3. Add the remaining ingredients and turn the stove down to a simmer until you see only a few bubbles rising to the surface.

4. Partially cover with a lid allowing about a half inch or so of the pot to be uncovered to allow the steam to escape. Simmer for three hours.

5. After your stock has simmered, strain the liquid into a large bowl and cool it down in an ice bath.

6. Refrigerate the cooled stock overnight.

7. Before using, be sure to remove the hardened layer of fat that formed on the surface. Enjoy in soups, sauces, stews or use as a poaching liquid.

For a brown stock intended to flavor brown sauces, glazes or stews, follow these directions:

1. Start by brushing the bones with 3 tablespoons of tomato paste.
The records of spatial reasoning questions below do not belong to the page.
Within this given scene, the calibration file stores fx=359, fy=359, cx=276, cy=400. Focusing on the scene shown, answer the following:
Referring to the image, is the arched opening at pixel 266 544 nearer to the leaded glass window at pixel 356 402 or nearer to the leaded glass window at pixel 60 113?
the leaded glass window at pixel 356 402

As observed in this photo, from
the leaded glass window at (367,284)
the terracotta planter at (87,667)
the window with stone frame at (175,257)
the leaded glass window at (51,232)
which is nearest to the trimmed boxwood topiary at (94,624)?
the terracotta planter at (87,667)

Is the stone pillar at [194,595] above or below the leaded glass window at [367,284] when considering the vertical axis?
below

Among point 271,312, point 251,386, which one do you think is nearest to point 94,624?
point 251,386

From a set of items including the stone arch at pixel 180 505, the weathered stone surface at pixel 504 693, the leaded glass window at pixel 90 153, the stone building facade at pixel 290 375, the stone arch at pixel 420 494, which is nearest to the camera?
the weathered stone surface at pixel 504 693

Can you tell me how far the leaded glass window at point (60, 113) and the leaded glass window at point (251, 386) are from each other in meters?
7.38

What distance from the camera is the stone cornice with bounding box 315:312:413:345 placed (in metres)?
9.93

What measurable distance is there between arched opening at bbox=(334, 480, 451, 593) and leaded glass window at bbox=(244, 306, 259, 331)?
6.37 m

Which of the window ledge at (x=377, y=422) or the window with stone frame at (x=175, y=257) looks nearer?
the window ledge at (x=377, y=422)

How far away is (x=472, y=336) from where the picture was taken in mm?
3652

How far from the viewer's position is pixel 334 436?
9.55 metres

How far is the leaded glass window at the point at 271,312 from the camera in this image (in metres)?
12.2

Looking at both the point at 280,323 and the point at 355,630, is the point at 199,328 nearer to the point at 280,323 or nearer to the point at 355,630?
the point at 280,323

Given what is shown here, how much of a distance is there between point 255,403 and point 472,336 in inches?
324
2. Roast the bones along with the vegetables in a 350°F preheated oven for about 45 minutes. This step will give your stock a deep brown color that is sought after when making stews and dark sauces.

3. To finish this stock, follow the assembly steps from the above clear stock recipe.

The end result will rival the long-simmered veal stock not only in color but in depth of flavor as well.

Vegetable Stock

3 celery stalks washed and cut into 2” pieces
3 carrots peeled and cut in 2” chunks
3 Spanish onions peeled, halved and studded or inserted with 2 whole cloves each
1 gallon of water
3 parsnips peeled and cut into 3” chunks
Green tops from 1 bunch of leeks washed, optional
2 bay leaves
6 black pepper corns
8 stems of flat leaf parsley or fresh thyme
4 cloves of garlic smashed in their peel

1. In a large stockpot, assemble all ingredients and bring to a boil.

2. After the liquid has boiled, turn the stove down to a simmer until you see only a few bubbles rising to the surface.

3. Partially cover with a lid allowing about a half inch or so of the pot to be uncovered to allow the steam to escape and simmer for 45 minutes to one hour.

4. Strain the liquid into a bowl and cool down over an ice bath.

5. When the stock is cooled it can be used in soups, stews and sauces.